Photocopy letter. Written from Hotel de l'Univers, Brussels

'I do not know whether it will come to the mind of committee to start a business organ of our Abolitionist work. It seems to me highly important to have one'

See note for Letter of 12 Mar 1897, Josephine Butler to Mr Johnson about reviving the 'Shield' which had stopped publication soon after the Repeal of the Contagious Diseases Acts In 1896.

The Stuarts are leaving Cairo on 24 Feb and expect to be in London by end of the first week in Mar.
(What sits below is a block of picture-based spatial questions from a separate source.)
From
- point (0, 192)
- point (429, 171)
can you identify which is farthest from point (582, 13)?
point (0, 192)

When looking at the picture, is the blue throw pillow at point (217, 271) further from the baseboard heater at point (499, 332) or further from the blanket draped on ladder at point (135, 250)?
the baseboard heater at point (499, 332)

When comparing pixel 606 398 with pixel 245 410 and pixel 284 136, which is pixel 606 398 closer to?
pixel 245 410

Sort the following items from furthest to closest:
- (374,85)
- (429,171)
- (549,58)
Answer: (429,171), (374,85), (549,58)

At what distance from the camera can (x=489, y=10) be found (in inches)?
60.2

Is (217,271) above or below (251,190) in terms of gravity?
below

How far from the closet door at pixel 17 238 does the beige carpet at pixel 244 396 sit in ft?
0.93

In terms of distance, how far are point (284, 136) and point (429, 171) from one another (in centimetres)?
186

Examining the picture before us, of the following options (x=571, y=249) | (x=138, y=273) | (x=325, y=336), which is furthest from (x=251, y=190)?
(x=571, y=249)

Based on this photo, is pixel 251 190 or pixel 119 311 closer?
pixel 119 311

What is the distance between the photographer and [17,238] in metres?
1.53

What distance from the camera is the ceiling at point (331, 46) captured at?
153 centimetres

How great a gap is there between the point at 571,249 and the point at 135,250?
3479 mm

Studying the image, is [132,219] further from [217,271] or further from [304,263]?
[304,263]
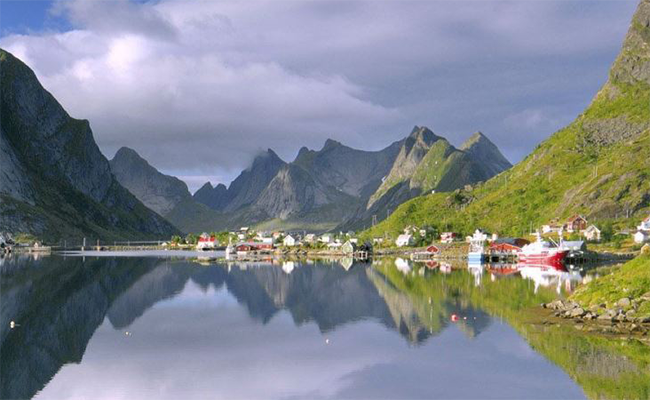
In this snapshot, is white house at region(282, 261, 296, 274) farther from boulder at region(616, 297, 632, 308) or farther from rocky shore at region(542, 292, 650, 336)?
boulder at region(616, 297, 632, 308)

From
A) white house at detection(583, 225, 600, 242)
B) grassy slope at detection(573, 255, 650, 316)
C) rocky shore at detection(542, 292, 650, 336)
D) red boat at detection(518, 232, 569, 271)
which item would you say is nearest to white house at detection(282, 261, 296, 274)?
red boat at detection(518, 232, 569, 271)

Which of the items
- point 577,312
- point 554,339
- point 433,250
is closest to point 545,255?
point 433,250

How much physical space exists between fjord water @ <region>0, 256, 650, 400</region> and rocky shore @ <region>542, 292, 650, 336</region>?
10.1ft

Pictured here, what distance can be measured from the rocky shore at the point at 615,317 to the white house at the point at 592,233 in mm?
121445

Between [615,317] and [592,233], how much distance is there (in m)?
130

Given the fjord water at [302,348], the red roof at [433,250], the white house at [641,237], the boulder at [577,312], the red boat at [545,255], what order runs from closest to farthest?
the fjord water at [302,348] < the boulder at [577,312] < the red boat at [545,255] < the white house at [641,237] < the red roof at [433,250]

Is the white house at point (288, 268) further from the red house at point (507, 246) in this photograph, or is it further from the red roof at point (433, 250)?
the red house at point (507, 246)

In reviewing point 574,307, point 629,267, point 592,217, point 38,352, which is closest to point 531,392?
point 574,307

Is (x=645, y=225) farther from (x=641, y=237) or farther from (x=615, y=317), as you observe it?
(x=615, y=317)

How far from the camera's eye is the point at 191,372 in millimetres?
42656

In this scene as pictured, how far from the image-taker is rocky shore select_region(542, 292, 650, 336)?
49781 mm

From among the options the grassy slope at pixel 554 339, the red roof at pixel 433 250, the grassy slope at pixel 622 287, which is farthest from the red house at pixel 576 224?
the grassy slope at pixel 622 287

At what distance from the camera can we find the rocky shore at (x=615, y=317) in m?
49.8

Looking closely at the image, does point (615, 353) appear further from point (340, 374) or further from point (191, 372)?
point (191, 372)
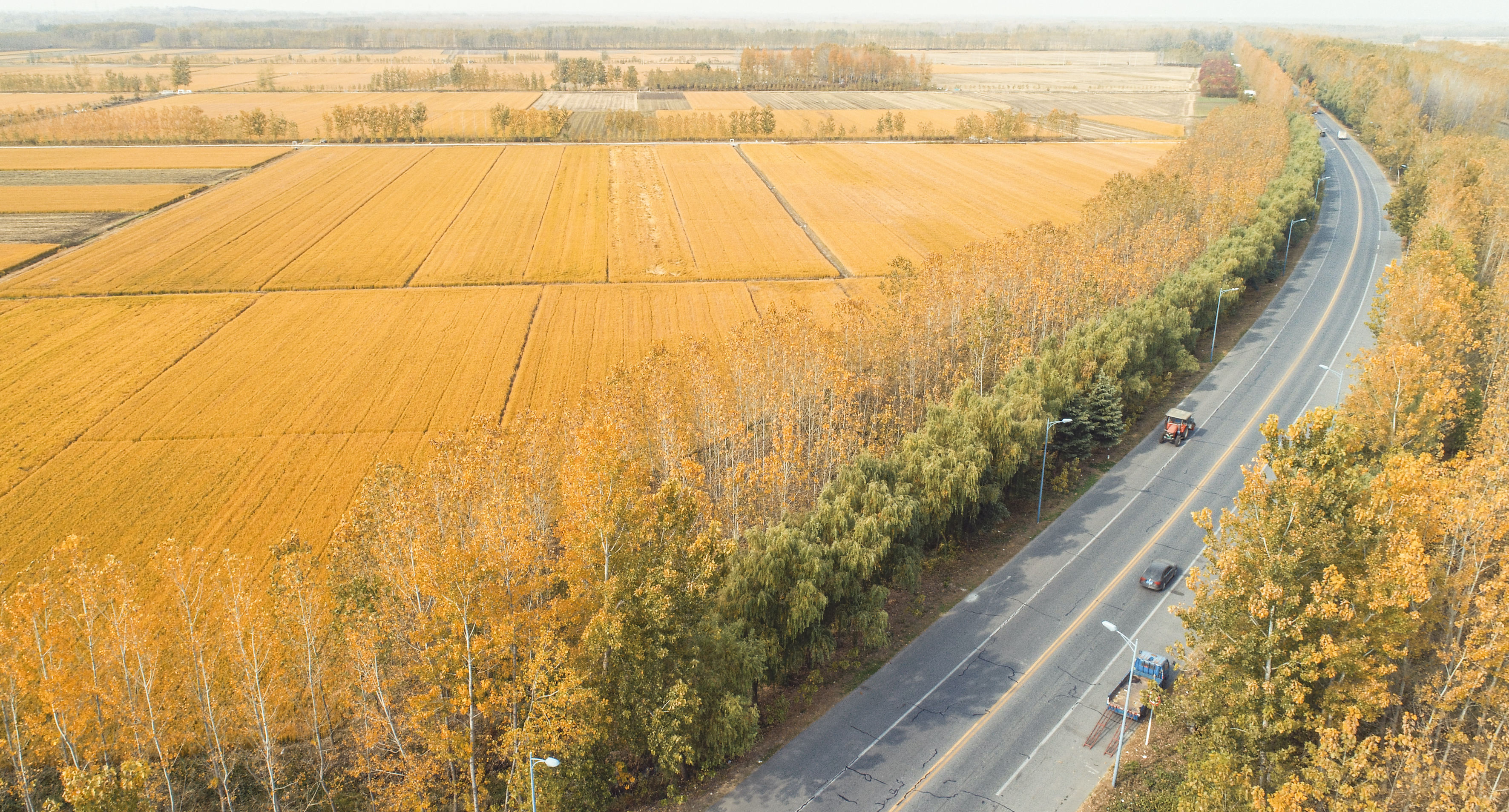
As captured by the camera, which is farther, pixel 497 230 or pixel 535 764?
pixel 497 230

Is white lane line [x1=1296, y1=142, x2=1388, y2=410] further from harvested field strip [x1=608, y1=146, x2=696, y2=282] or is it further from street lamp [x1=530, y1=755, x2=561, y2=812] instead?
harvested field strip [x1=608, y1=146, x2=696, y2=282]

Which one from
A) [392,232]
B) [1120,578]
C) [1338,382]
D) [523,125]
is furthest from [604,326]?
[523,125]

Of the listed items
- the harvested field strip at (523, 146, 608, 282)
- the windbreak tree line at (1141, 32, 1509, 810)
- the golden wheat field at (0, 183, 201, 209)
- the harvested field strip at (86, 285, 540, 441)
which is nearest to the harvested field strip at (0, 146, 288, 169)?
the golden wheat field at (0, 183, 201, 209)

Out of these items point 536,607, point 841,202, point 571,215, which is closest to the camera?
point 536,607

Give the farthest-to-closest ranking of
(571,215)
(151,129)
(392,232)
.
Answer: (151,129) < (571,215) < (392,232)

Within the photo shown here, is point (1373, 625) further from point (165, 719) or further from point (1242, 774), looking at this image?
point (165, 719)

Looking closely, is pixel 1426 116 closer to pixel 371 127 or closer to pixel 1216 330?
pixel 1216 330
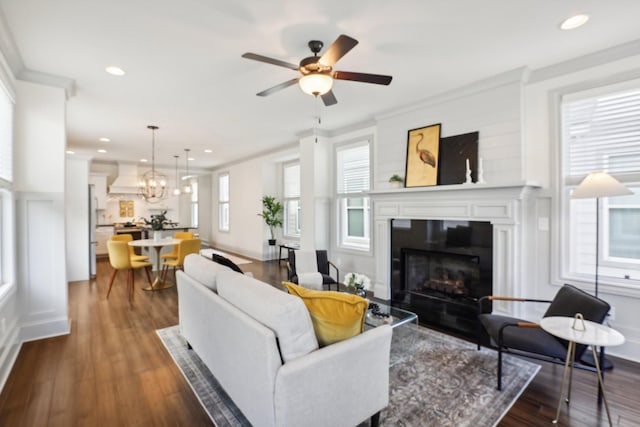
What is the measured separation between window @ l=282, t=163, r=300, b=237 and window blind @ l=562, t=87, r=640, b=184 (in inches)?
217

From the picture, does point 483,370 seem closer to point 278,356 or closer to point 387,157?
point 278,356

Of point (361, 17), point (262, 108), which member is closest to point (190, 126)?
point (262, 108)

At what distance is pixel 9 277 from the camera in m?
2.98

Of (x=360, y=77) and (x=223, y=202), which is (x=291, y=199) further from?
(x=360, y=77)

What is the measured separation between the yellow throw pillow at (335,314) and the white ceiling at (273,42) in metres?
2.00

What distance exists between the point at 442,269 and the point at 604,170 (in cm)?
191

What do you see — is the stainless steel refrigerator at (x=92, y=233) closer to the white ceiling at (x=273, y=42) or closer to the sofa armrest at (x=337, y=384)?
the white ceiling at (x=273, y=42)

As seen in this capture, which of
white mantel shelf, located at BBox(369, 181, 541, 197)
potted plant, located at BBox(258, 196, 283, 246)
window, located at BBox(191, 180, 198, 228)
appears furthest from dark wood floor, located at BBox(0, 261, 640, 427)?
window, located at BBox(191, 180, 198, 228)

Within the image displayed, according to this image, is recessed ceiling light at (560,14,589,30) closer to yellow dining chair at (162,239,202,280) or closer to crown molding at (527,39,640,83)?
crown molding at (527,39,640,83)

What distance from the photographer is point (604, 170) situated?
294cm

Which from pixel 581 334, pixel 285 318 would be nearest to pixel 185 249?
pixel 285 318

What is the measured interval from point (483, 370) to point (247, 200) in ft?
23.0

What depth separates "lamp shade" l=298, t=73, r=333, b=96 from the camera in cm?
245

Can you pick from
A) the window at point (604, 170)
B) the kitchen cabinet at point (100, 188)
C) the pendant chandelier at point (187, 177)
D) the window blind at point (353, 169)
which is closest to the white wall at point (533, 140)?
the window at point (604, 170)
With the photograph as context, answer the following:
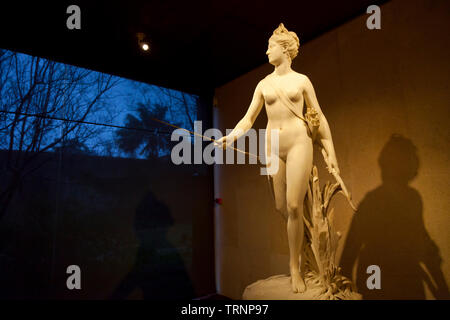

Thinks it would be desirable to have a Committee meeting which includes Mr Stuart and herself as there is a need to concentrate all their forces if they are to defeat their opponents.

She would also like to press for 'a business organ of our abolitionists work' to be started.

'I was impelled to give up the 'Dawn'' [which ran from 1888-1896] but she could undertake for any organ to supply items of Continental news. 'Mr Gregory's 'Sentinel' is of some use; but it embraces opium, drink and other questions as well as ours'

'The new Federal Code of Switzerland'

Josephine Butler had been writing about this new Code for the last 6 years. See letters of 11 Feb 1891 and 19 Feb 1891. Regards it as 'an event of the first importance'. It was discussed before and at the Conference of the Federation at Berne Sep 1896. See note dated 27 Jul 1896. Also see account of the speeches made on the subject of the Conference in the 'Dawn' Oct 1896 esp p 16.

Josephine Butler refers to the 'United Service' meetings where the Pro Acts people seem to have been very weak. With regard to their furtive attempts at regulating vice outside of an Act of Parliament, that will call for vigilance on our part.'

'My heart is on fire for Greece'. In Feb 1897 1,500 Greek troops under Colonel Vassos landed in Crete with orders to hoist the Greek flag in defiance of Turkish sovereignty. Until Sep 1898 the island was a source of perpetual trouble to the Powers. (Ensor, England 1870-1914 p 257)

Administrative / Biographical History

'The Dawn'

This was a quarterly newsletter which Josephine Butler produced from May 1888 to Oct 1896.

For references to 'Sentinel' with notes see letters of 7 Nov 1886; 15 Jan 1887; 20 Oct 1887; 27 Feb 1888. It was the 'Journal of the Association in the Improvement of Public Morals' and ran from 1879 to 1900.

The Pro Acts Association was originally started in 1868 by doctors led by Dr Berkeley Hill who advocated the Continental system of control of prostitutes; 48 branch associations were established and all the leading doctors were enthusiastically in favour of its tenets.

(For an account of this movement see: 'Life of James Stansfeld' by JL and Barbara Hammond pp 132-4)

The opposition to the Acts carried out by Josephine Butler and her associates through the Abolitionist Societies resulted finally in the Repeal of the Acts in 1886.

In 1893 Josephine Butler noted 'danger signals of a renewed agitation in army, medical and official circles which finds exponents in the medical papers and occasionally in the general press'

(See article in the 'Dawn' 1 Jan 1893 p 7)

Also accounts of speech made by L Bridel at the Conference in London 12 Jul 1894 (see 'Dawn' Aug 1894 p 27).